Leuthard Doris · Nationalrat · 2001-10-03
Leuthard Doris · Nationalrat · Aargau · Christlichdemokratische Fraktion · 2001-10-03
Wortprotokoll
Bei den Artikeln 145, 146 und 147 geht es um wichtige Fragen. Es geht um die Frage der Machtverteilung zwischen Parlament und Bundesrat. Nach Meinung der Kommission soll der Bundesrat für die Legislaturplanung nicht nur einen Bericht unterbreiten, sondern auch den Entwurf zu einem einfachen Bundesbeschluss, in dem die Ziele der Planung festgehalten sind. Somit kann das Parlament nicht nur zur Kenntnis nehmen, sondern den Inhalt dieses Bundesbeschlusses - sprich: die Ziele der Legislatur - bestimmen. Diese Machtverlagerung wäre an sich wünschenswert, wie auch die Folge, dass die Ziele der Legislaturplanung mehr Gewicht und Verbindlichkeit erhalten.

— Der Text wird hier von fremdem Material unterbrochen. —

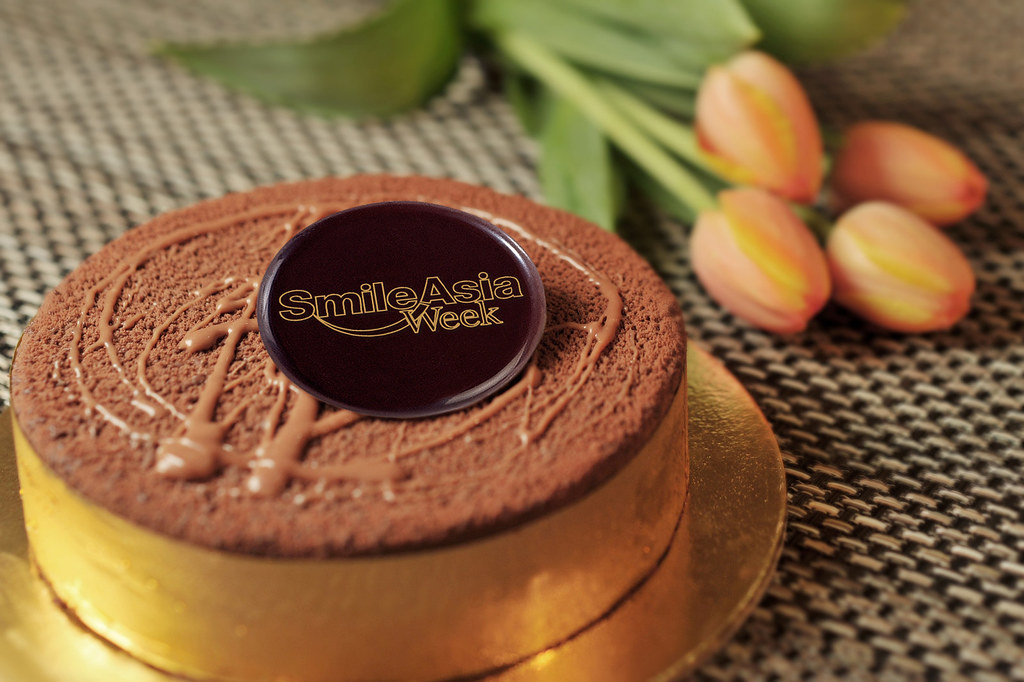 The velvety Valrhona Chocolate and Banana Cake from The Ritz-Carlton, Millenia Singapore, will make more than one mother smile this Mother's Day (May 8).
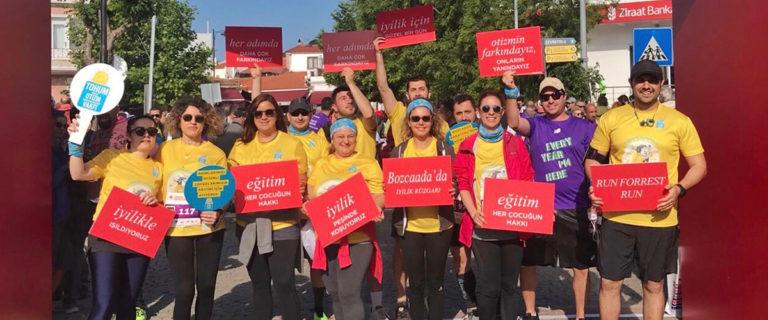 Takeda Türkiye, Bozcaada Maratonu'nda Tohum Otizm Vakfı için İyilik Rüzgarı Estirdi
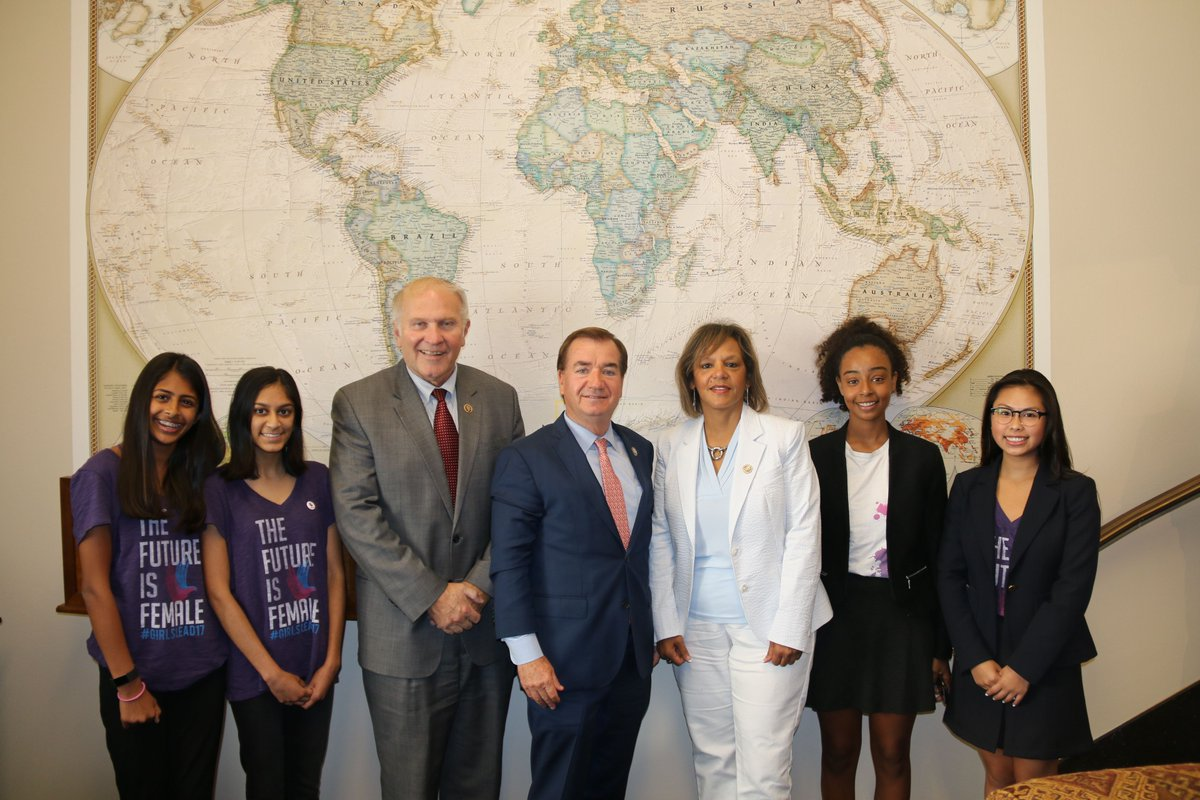 Thank you to the women of @GirlUp for joining @RepRobinKelly, @RepEdRoyce and me during yesterday's @HouseForeign markup. #Support2408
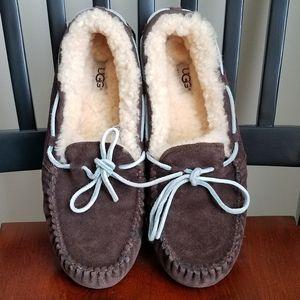 UGG Dakota Mocassin Slippers, Size 10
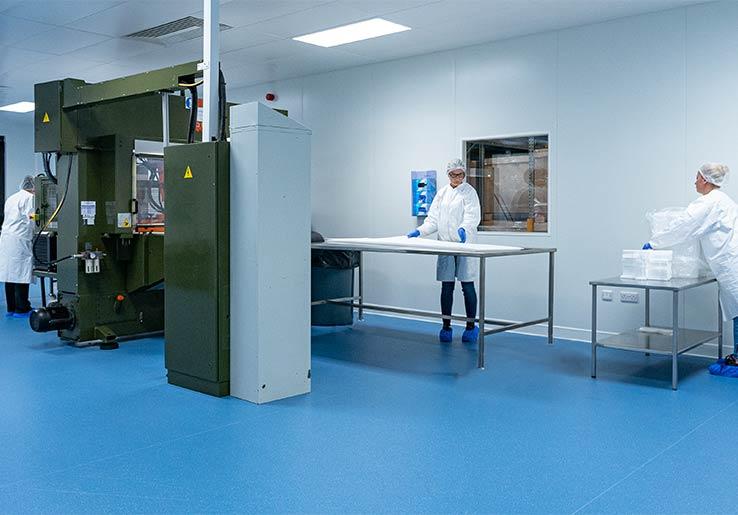 Employés dans une salle propre de fabrication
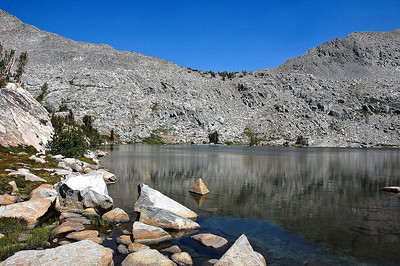 sierra-mountains-graveyard-lakes-2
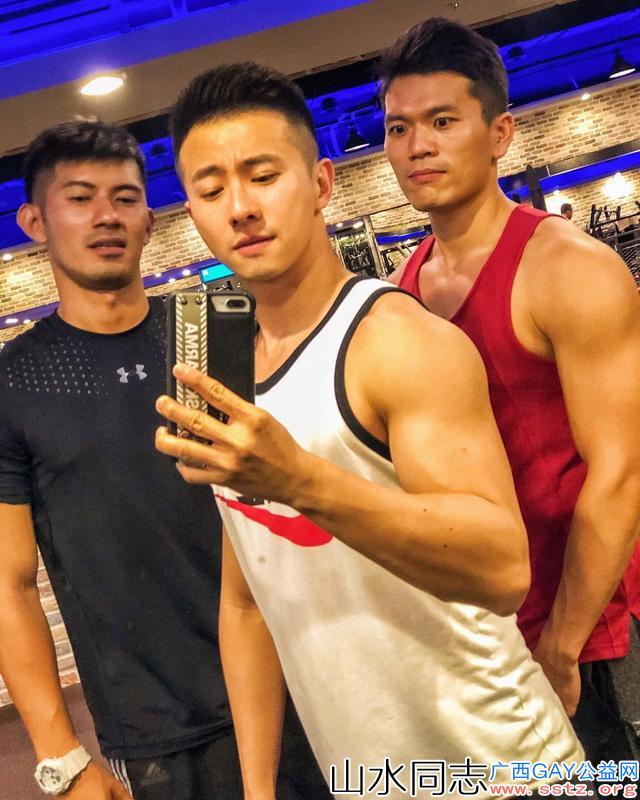 ins上颜值超赞的肌肉小帅哥,他身边的朋友也都是爱健身的帅哥哦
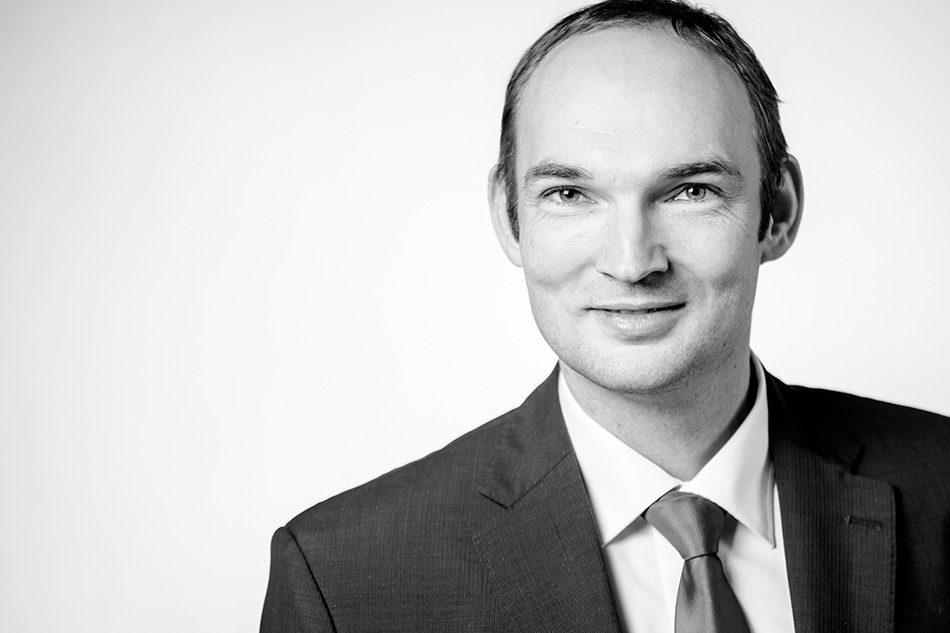 Prof. Dr.-Ing. Sven Roeren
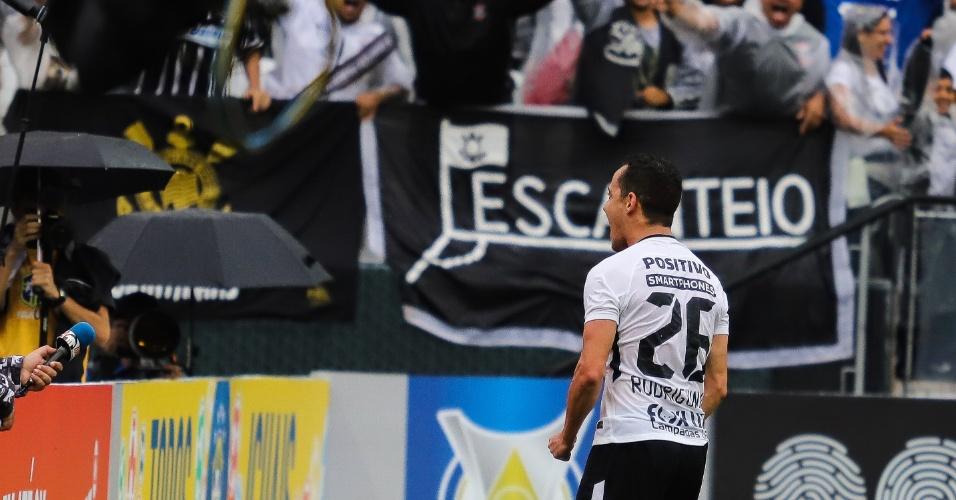Rodriguinho comemora gol marcado para o Corinthians contra o Fluminense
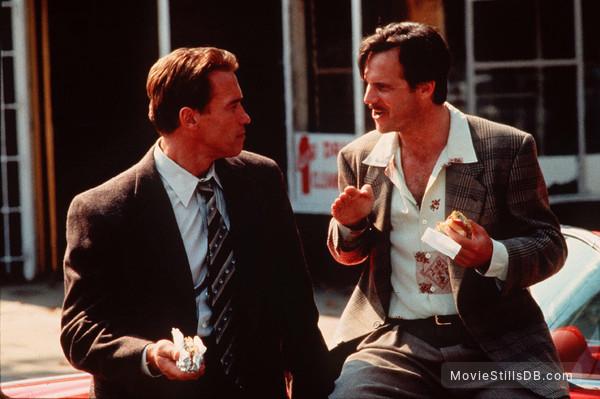 True Lies - Publicity still of Arnold Schwarzenegger & Bill Paxton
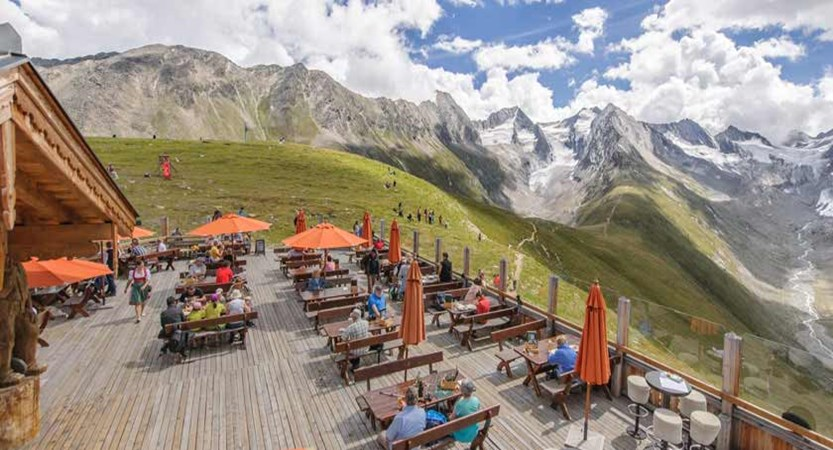Austria_Obergurgl-summer_Valley-view-wooden-terrace.jpg
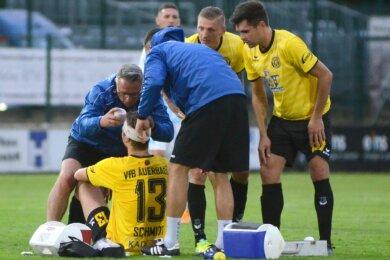Physiotherapeut Jens Richter verpasst Maximilian Schmidt einen Turban.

Der Bundesrat wirft aber die berechtigte Frage auf, ob das unserer Verfassung entspricht. Artikel 173 Absatz 1 Litera g der Bundesverfassung hält fest, dass die Bundesversammlung "bei den wichtigen Planungen der Staatstätigkeit" mitwirkt. Mitwirken bedeutet aber nicht entscheiden und bestimmen. Diese Kompetenz ist in Artikel 180 Absatz 1 der Bundesverfassung vielmehr dem Bundesrat zugeordnet. Wir sind daher der Meinung, dass in diesem Fall effektiv der Version des Bundesrates der Vorzug zu geben ist, weil sie mit der Verfassung kohärent ist.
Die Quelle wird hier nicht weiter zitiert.